Your task:
Copy out the data word for word. The images are not part of the copy.

BEGIN Dataset extract

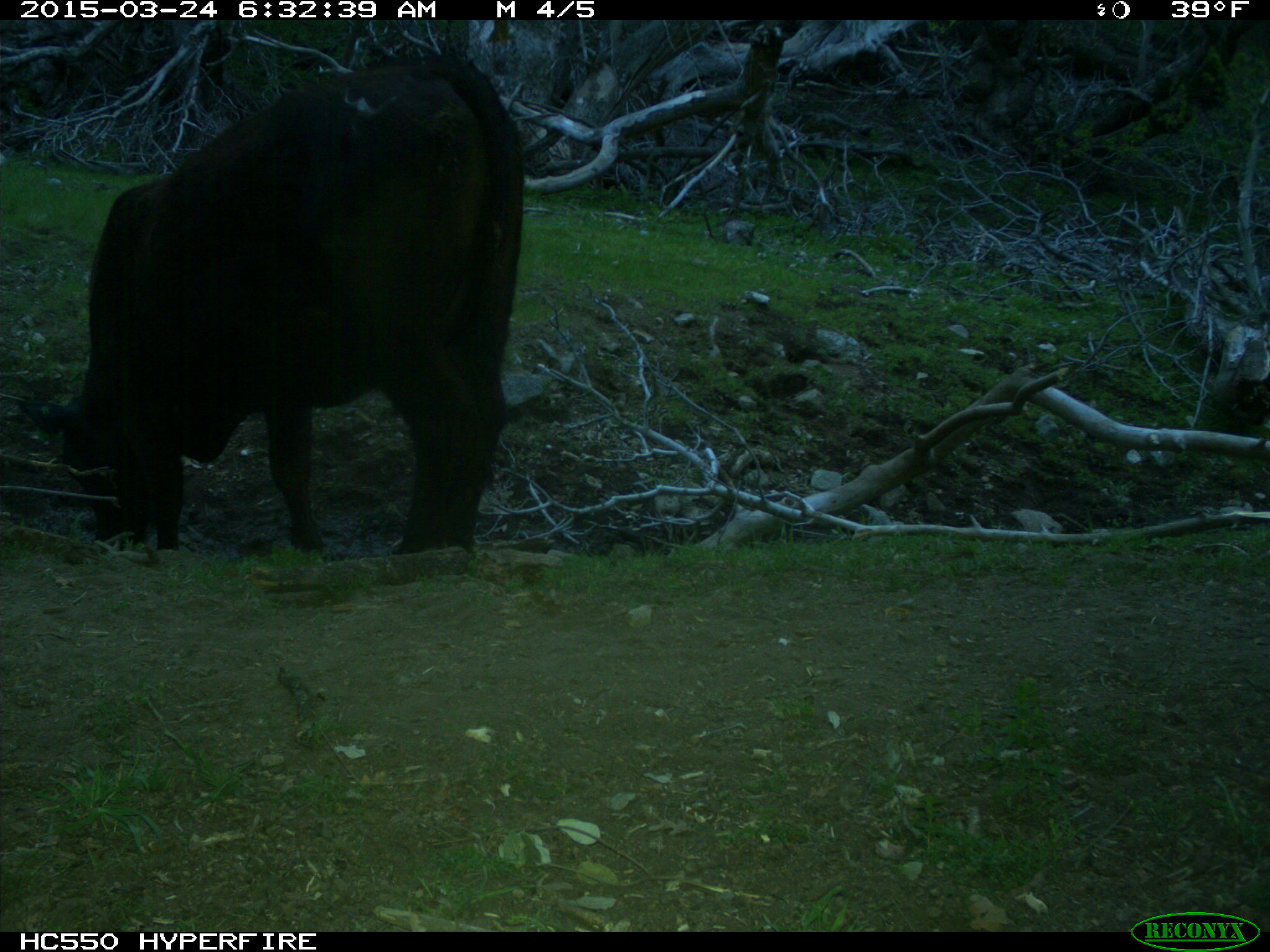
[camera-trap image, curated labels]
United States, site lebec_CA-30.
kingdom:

END Dataset extract

Exercise output:
[camera-trap image, curated labels]
United States, site lebec_CA-30.
kingdom:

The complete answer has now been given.